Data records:
┏━━

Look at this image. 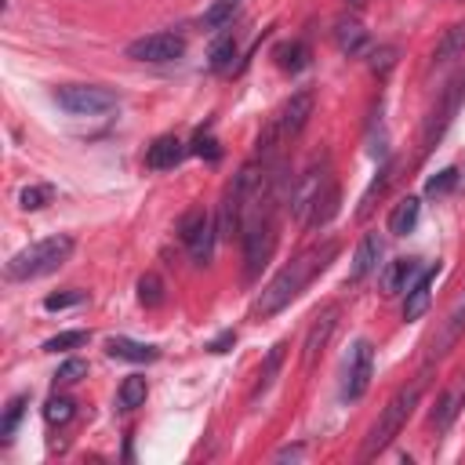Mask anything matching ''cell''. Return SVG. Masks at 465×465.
Returning a JSON list of instances; mask_svg holds the SVG:
<instances>
[{
  "instance_id": "cell-3",
  "label": "cell",
  "mask_w": 465,
  "mask_h": 465,
  "mask_svg": "<svg viewBox=\"0 0 465 465\" xmlns=\"http://www.w3.org/2000/svg\"><path fill=\"white\" fill-rule=\"evenodd\" d=\"M69 254H73V236H47V240H36V243L22 247L18 254H11L4 272H7V280H40V276L54 272L58 265H65Z\"/></svg>"
},
{
  "instance_id": "cell-19",
  "label": "cell",
  "mask_w": 465,
  "mask_h": 465,
  "mask_svg": "<svg viewBox=\"0 0 465 465\" xmlns=\"http://www.w3.org/2000/svg\"><path fill=\"white\" fill-rule=\"evenodd\" d=\"M396 171H400V160H385V163H381L378 178L367 185V193H363V200H360V207H356V214H360V218H367V214L374 211V200H381V196H385V189L392 185Z\"/></svg>"
},
{
  "instance_id": "cell-33",
  "label": "cell",
  "mask_w": 465,
  "mask_h": 465,
  "mask_svg": "<svg viewBox=\"0 0 465 465\" xmlns=\"http://www.w3.org/2000/svg\"><path fill=\"white\" fill-rule=\"evenodd\" d=\"M87 331H62V334H54V338H47L44 341V352H69V349H80V345H87Z\"/></svg>"
},
{
  "instance_id": "cell-4",
  "label": "cell",
  "mask_w": 465,
  "mask_h": 465,
  "mask_svg": "<svg viewBox=\"0 0 465 465\" xmlns=\"http://www.w3.org/2000/svg\"><path fill=\"white\" fill-rule=\"evenodd\" d=\"M240 243H243V276L247 280H258V272L269 265L272 247H276V218H272V207H262L251 218H243Z\"/></svg>"
},
{
  "instance_id": "cell-15",
  "label": "cell",
  "mask_w": 465,
  "mask_h": 465,
  "mask_svg": "<svg viewBox=\"0 0 465 465\" xmlns=\"http://www.w3.org/2000/svg\"><path fill=\"white\" fill-rule=\"evenodd\" d=\"M378 258H381V236L378 232H367L352 254V265H349V283H360L363 276H371L378 269Z\"/></svg>"
},
{
  "instance_id": "cell-40",
  "label": "cell",
  "mask_w": 465,
  "mask_h": 465,
  "mask_svg": "<svg viewBox=\"0 0 465 465\" xmlns=\"http://www.w3.org/2000/svg\"><path fill=\"white\" fill-rule=\"evenodd\" d=\"M232 341H236V331H222L214 341H207V349H211V352H229Z\"/></svg>"
},
{
  "instance_id": "cell-11",
  "label": "cell",
  "mask_w": 465,
  "mask_h": 465,
  "mask_svg": "<svg viewBox=\"0 0 465 465\" xmlns=\"http://www.w3.org/2000/svg\"><path fill=\"white\" fill-rule=\"evenodd\" d=\"M338 302H331V305H323L316 316H312V323H309V331H305V341H302V363H305V371L316 363V356L327 349V341H331V334H334V327H338Z\"/></svg>"
},
{
  "instance_id": "cell-34",
  "label": "cell",
  "mask_w": 465,
  "mask_h": 465,
  "mask_svg": "<svg viewBox=\"0 0 465 465\" xmlns=\"http://www.w3.org/2000/svg\"><path fill=\"white\" fill-rule=\"evenodd\" d=\"M458 178H461L458 167H443L440 174H432V178L425 182V193H429V196H447V193L458 185Z\"/></svg>"
},
{
  "instance_id": "cell-32",
  "label": "cell",
  "mask_w": 465,
  "mask_h": 465,
  "mask_svg": "<svg viewBox=\"0 0 465 465\" xmlns=\"http://www.w3.org/2000/svg\"><path fill=\"white\" fill-rule=\"evenodd\" d=\"M73 414H76V403H73L69 396H51V400L44 403V418H47V425H65Z\"/></svg>"
},
{
  "instance_id": "cell-39",
  "label": "cell",
  "mask_w": 465,
  "mask_h": 465,
  "mask_svg": "<svg viewBox=\"0 0 465 465\" xmlns=\"http://www.w3.org/2000/svg\"><path fill=\"white\" fill-rule=\"evenodd\" d=\"M392 65H396V47L385 44V47H374V51H371V73H374V76H389Z\"/></svg>"
},
{
  "instance_id": "cell-37",
  "label": "cell",
  "mask_w": 465,
  "mask_h": 465,
  "mask_svg": "<svg viewBox=\"0 0 465 465\" xmlns=\"http://www.w3.org/2000/svg\"><path fill=\"white\" fill-rule=\"evenodd\" d=\"M87 294L84 291H76V287H69V291H58V294H47L44 298V309L47 312H62V309H73V305H80Z\"/></svg>"
},
{
  "instance_id": "cell-13",
  "label": "cell",
  "mask_w": 465,
  "mask_h": 465,
  "mask_svg": "<svg viewBox=\"0 0 465 465\" xmlns=\"http://www.w3.org/2000/svg\"><path fill=\"white\" fill-rule=\"evenodd\" d=\"M338 203H341V189H338V178L331 174V178L320 185V193H316V200H312V207H309V214H305V229L327 225V222L338 214Z\"/></svg>"
},
{
  "instance_id": "cell-36",
  "label": "cell",
  "mask_w": 465,
  "mask_h": 465,
  "mask_svg": "<svg viewBox=\"0 0 465 465\" xmlns=\"http://www.w3.org/2000/svg\"><path fill=\"white\" fill-rule=\"evenodd\" d=\"M189 153H196V156H203V160H218V156H222V145H218V138H214L211 131H196Z\"/></svg>"
},
{
  "instance_id": "cell-28",
  "label": "cell",
  "mask_w": 465,
  "mask_h": 465,
  "mask_svg": "<svg viewBox=\"0 0 465 465\" xmlns=\"http://www.w3.org/2000/svg\"><path fill=\"white\" fill-rule=\"evenodd\" d=\"M145 392H149L145 378H142V374H127L124 385H120V407H124V411L142 407V403H145Z\"/></svg>"
},
{
  "instance_id": "cell-25",
  "label": "cell",
  "mask_w": 465,
  "mask_h": 465,
  "mask_svg": "<svg viewBox=\"0 0 465 465\" xmlns=\"http://www.w3.org/2000/svg\"><path fill=\"white\" fill-rule=\"evenodd\" d=\"M232 58H236V36H232V33H222V36L211 44V51H207V65H211L214 73H229V69H232Z\"/></svg>"
},
{
  "instance_id": "cell-31",
  "label": "cell",
  "mask_w": 465,
  "mask_h": 465,
  "mask_svg": "<svg viewBox=\"0 0 465 465\" xmlns=\"http://www.w3.org/2000/svg\"><path fill=\"white\" fill-rule=\"evenodd\" d=\"M138 302H142L145 309H156V305L163 302V280H160L156 272H145V276L138 280Z\"/></svg>"
},
{
  "instance_id": "cell-7",
  "label": "cell",
  "mask_w": 465,
  "mask_h": 465,
  "mask_svg": "<svg viewBox=\"0 0 465 465\" xmlns=\"http://www.w3.org/2000/svg\"><path fill=\"white\" fill-rule=\"evenodd\" d=\"M371 374H374V345L367 338L352 341L349 356H345V371H341V396L345 400H360L371 385Z\"/></svg>"
},
{
  "instance_id": "cell-10",
  "label": "cell",
  "mask_w": 465,
  "mask_h": 465,
  "mask_svg": "<svg viewBox=\"0 0 465 465\" xmlns=\"http://www.w3.org/2000/svg\"><path fill=\"white\" fill-rule=\"evenodd\" d=\"M331 178V163H327V156L323 160H312L309 167H305V174H302V182L298 185H291V214L305 225V214H309V207H312V200H316V193H320V185Z\"/></svg>"
},
{
  "instance_id": "cell-35",
  "label": "cell",
  "mask_w": 465,
  "mask_h": 465,
  "mask_svg": "<svg viewBox=\"0 0 465 465\" xmlns=\"http://www.w3.org/2000/svg\"><path fill=\"white\" fill-rule=\"evenodd\" d=\"M25 403H29V396H15V400L7 403L4 421H0V436H4V440H11V436H15V429H18L22 414H25Z\"/></svg>"
},
{
  "instance_id": "cell-2",
  "label": "cell",
  "mask_w": 465,
  "mask_h": 465,
  "mask_svg": "<svg viewBox=\"0 0 465 465\" xmlns=\"http://www.w3.org/2000/svg\"><path fill=\"white\" fill-rule=\"evenodd\" d=\"M421 389H425V378H418V381H411V385H403V389H396V392L389 396V403L381 407L378 421L371 425V432H367V440H363V458H374L378 450H385V447L392 443V436H400V429L407 425L411 411L418 407Z\"/></svg>"
},
{
  "instance_id": "cell-1",
  "label": "cell",
  "mask_w": 465,
  "mask_h": 465,
  "mask_svg": "<svg viewBox=\"0 0 465 465\" xmlns=\"http://www.w3.org/2000/svg\"><path fill=\"white\" fill-rule=\"evenodd\" d=\"M334 258H338V240H323V243L302 251L294 262H287V265L262 287V294H258V302H254V316H258V320L276 316V312H280L283 305H291Z\"/></svg>"
},
{
  "instance_id": "cell-30",
  "label": "cell",
  "mask_w": 465,
  "mask_h": 465,
  "mask_svg": "<svg viewBox=\"0 0 465 465\" xmlns=\"http://www.w3.org/2000/svg\"><path fill=\"white\" fill-rule=\"evenodd\" d=\"M207 222H211V214H207L203 207H189V211L178 218V240H182V243H189V240H193Z\"/></svg>"
},
{
  "instance_id": "cell-18",
  "label": "cell",
  "mask_w": 465,
  "mask_h": 465,
  "mask_svg": "<svg viewBox=\"0 0 465 465\" xmlns=\"http://www.w3.org/2000/svg\"><path fill=\"white\" fill-rule=\"evenodd\" d=\"M461 407H465V381L450 385V389L436 400V407H432V418H429V421H432L436 429H447V425L458 418V411H461Z\"/></svg>"
},
{
  "instance_id": "cell-12",
  "label": "cell",
  "mask_w": 465,
  "mask_h": 465,
  "mask_svg": "<svg viewBox=\"0 0 465 465\" xmlns=\"http://www.w3.org/2000/svg\"><path fill=\"white\" fill-rule=\"evenodd\" d=\"M440 276V262L436 265H425L418 272V280L407 287V298H403V320H421L432 305V283Z\"/></svg>"
},
{
  "instance_id": "cell-24",
  "label": "cell",
  "mask_w": 465,
  "mask_h": 465,
  "mask_svg": "<svg viewBox=\"0 0 465 465\" xmlns=\"http://www.w3.org/2000/svg\"><path fill=\"white\" fill-rule=\"evenodd\" d=\"M283 349H287V341H276L272 349H269V356H265V363H262V371H258V381H254V389H251V403L272 385V378L280 374V363H283Z\"/></svg>"
},
{
  "instance_id": "cell-16",
  "label": "cell",
  "mask_w": 465,
  "mask_h": 465,
  "mask_svg": "<svg viewBox=\"0 0 465 465\" xmlns=\"http://www.w3.org/2000/svg\"><path fill=\"white\" fill-rule=\"evenodd\" d=\"M182 156H185V145H182L178 134H160V138L145 149V163H149L153 171H167V167L182 163Z\"/></svg>"
},
{
  "instance_id": "cell-14",
  "label": "cell",
  "mask_w": 465,
  "mask_h": 465,
  "mask_svg": "<svg viewBox=\"0 0 465 465\" xmlns=\"http://www.w3.org/2000/svg\"><path fill=\"white\" fill-rule=\"evenodd\" d=\"M425 265L418 262V258H396V262H389L385 269H381V294H400V291H407L414 280H418V272H421Z\"/></svg>"
},
{
  "instance_id": "cell-23",
  "label": "cell",
  "mask_w": 465,
  "mask_h": 465,
  "mask_svg": "<svg viewBox=\"0 0 465 465\" xmlns=\"http://www.w3.org/2000/svg\"><path fill=\"white\" fill-rule=\"evenodd\" d=\"M461 54H465V25L443 29V36H440V44L432 51V65H447V62H454Z\"/></svg>"
},
{
  "instance_id": "cell-29",
  "label": "cell",
  "mask_w": 465,
  "mask_h": 465,
  "mask_svg": "<svg viewBox=\"0 0 465 465\" xmlns=\"http://www.w3.org/2000/svg\"><path fill=\"white\" fill-rule=\"evenodd\" d=\"M54 200V185H25L22 193H18V207L22 211H40V207H47Z\"/></svg>"
},
{
  "instance_id": "cell-38",
  "label": "cell",
  "mask_w": 465,
  "mask_h": 465,
  "mask_svg": "<svg viewBox=\"0 0 465 465\" xmlns=\"http://www.w3.org/2000/svg\"><path fill=\"white\" fill-rule=\"evenodd\" d=\"M80 378H87V360H65L54 371V385H76Z\"/></svg>"
},
{
  "instance_id": "cell-8",
  "label": "cell",
  "mask_w": 465,
  "mask_h": 465,
  "mask_svg": "<svg viewBox=\"0 0 465 465\" xmlns=\"http://www.w3.org/2000/svg\"><path fill=\"white\" fill-rule=\"evenodd\" d=\"M185 54V36L182 33H149L127 44V58L134 62H174Z\"/></svg>"
},
{
  "instance_id": "cell-26",
  "label": "cell",
  "mask_w": 465,
  "mask_h": 465,
  "mask_svg": "<svg viewBox=\"0 0 465 465\" xmlns=\"http://www.w3.org/2000/svg\"><path fill=\"white\" fill-rule=\"evenodd\" d=\"M214 236H218V225H214V222H207V225H203V229L185 243L196 265H207V262H211V254H214Z\"/></svg>"
},
{
  "instance_id": "cell-6",
  "label": "cell",
  "mask_w": 465,
  "mask_h": 465,
  "mask_svg": "<svg viewBox=\"0 0 465 465\" xmlns=\"http://www.w3.org/2000/svg\"><path fill=\"white\" fill-rule=\"evenodd\" d=\"M54 102L73 116H98V113L116 109L120 98L116 91L98 87V84H65V87H54Z\"/></svg>"
},
{
  "instance_id": "cell-9",
  "label": "cell",
  "mask_w": 465,
  "mask_h": 465,
  "mask_svg": "<svg viewBox=\"0 0 465 465\" xmlns=\"http://www.w3.org/2000/svg\"><path fill=\"white\" fill-rule=\"evenodd\" d=\"M465 334V287L458 291V298L450 302V309H447V316L440 320V327H436V334L429 338V363L432 360H443L454 345H458V338Z\"/></svg>"
},
{
  "instance_id": "cell-5",
  "label": "cell",
  "mask_w": 465,
  "mask_h": 465,
  "mask_svg": "<svg viewBox=\"0 0 465 465\" xmlns=\"http://www.w3.org/2000/svg\"><path fill=\"white\" fill-rule=\"evenodd\" d=\"M461 102H465V73H458V76L440 91L436 105L429 109V116H425V124H421V138H418V142H421V153L436 149V142L443 138V131H447L450 120L458 116Z\"/></svg>"
},
{
  "instance_id": "cell-20",
  "label": "cell",
  "mask_w": 465,
  "mask_h": 465,
  "mask_svg": "<svg viewBox=\"0 0 465 465\" xmlns=\"http://www.w3.org/2000/svg\"><path fill=\"white\" fill-rule=\"evenodd\" d=\"M334 44H338V51L341 54H360L363 47H367V29L356 22V18H341L338 25H334Z\"/></svg>"
},
{
  "instance_id": "cell-22",
  "label": "cell",
  "mask_w": 465,
  "mask_h": 465,
  "mask_svg": "<svg viewBox=\"0 0 465 465\" xmlns=\"http://www.w3.org/2000/svg\"><path fill=\"white\" fill-rule=\"evenodd\" d=\"M418 214H421V200H418V196H403V200L392 207V214H389V232H392V236L414 232Z\"/></svg>"
},
{
  "instance_id": "cell-21",
  "label": "cell",
  "mask_w": 465,
  "mask_h": 465,
  "mask_svg": "<svg viewBox=\"0 0 465 465\" xmlns=\"http://www.w3.org/2000/svg\"><path fill=\"white\" fill-rule=\"evenodd\" d=\"M272 58H276V65H280L283 73H302V69L309 65L312 51H309L305 40H283V44L272 51Z\"/></svg>"
},
{
  "instance_id": "cell-41",
  "label": "cell",
  "mask_w": 465,
  "mask_h": 465,
  "mask_svg": "<svg viewBox=\"0 0 465 465\" xmlns=\"http://www.w3.org/2000/svg\"><path fill=\"white\" fill-rule=\"evenodd\" d=\"M345 4H349V7H352V11H360V7H363V4H367V0H345Z\"/></svg>"
},
{
  "instance_id": "cell-27",
  "label": "cell",
  "mask_w": 465,
  "mask_h": 465,
  "mask_svg": "<svg viewBox=\"0 0 465 465\" xmlns=\"http://www.w3.org/2000/svg\"><path fill=\"white\" fill-rule=\"evenodd\" d=\"M240 11V0H214L207 11H203V18H200V25L203 29H222V25H229L232 22V15Z\"/></svg>"
},
{
  "instance_id": "cell-17",
  "label": "cell",
  "mask_w": 465,
  "mask_h": 465,
  "mask_svg": "<svg viewBox=\"0 0 465 465\" xmlns=\"http://www.w3.org/2000/svg\"><path fill=\"white\" fill-rule=\"evenodd\" d=\"M105 352L113 360H131V363H153L160 356L156 345H142V341H131V338H109L105 341Z\"/></svg>"
}]
</instances>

┗━━

:: PROMPT ::
Pick out and copy each line in the records above that contains the string "instances". Treat uppercase and lowercase letters as different.

:: RESULT ::
Returning a JSON list of instances; mask_svg holds the SVG:
<instances>
</instances>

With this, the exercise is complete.